- [Requirements]: Please copy out the records word for word, from the line containing "Which is nearest" through the end of the records, including both ends.

- [Provided material]:

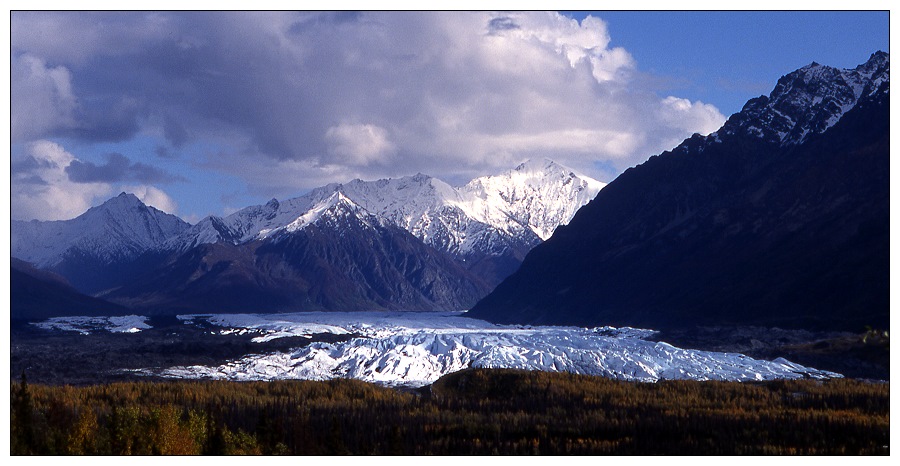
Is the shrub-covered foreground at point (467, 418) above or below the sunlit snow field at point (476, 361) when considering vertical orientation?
above

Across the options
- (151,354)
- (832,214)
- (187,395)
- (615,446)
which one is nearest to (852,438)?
(615,446)

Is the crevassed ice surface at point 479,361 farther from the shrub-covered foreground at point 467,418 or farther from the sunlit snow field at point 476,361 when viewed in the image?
the shrub-covered foreground at point 467,418

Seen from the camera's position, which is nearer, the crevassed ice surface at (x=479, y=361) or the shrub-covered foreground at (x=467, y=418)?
the shrub-covered foreground at (x=467, y=418)

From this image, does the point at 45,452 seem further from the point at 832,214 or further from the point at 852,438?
the point at 832,214

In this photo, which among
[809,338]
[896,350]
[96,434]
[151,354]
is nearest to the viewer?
[896,350]

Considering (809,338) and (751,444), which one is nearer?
(751,444)

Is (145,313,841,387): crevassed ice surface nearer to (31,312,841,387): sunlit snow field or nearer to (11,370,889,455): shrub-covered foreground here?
(31,312,841,387): sunlit snow field

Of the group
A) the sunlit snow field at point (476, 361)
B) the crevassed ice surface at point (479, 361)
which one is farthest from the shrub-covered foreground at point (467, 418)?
the crevassed ice surface at point (479, 361)

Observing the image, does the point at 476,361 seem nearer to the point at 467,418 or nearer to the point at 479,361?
the point at 479,361

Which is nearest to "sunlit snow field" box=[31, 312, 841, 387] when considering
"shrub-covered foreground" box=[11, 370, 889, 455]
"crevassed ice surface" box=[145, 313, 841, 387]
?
"crevassed ice surface" box=[145, 313, 841, 387]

- [Expected answer]:
Which is nearest to "sunlit snow field" box=[31, 312, 841, 387] when considering
"shrub-covered foreground" box=[11, 370, 889, 455]
"crevassed ice surface" box=[145, 313, 841, 387]
?
"crevassed ice surface" box=[145, 313, 841, 387]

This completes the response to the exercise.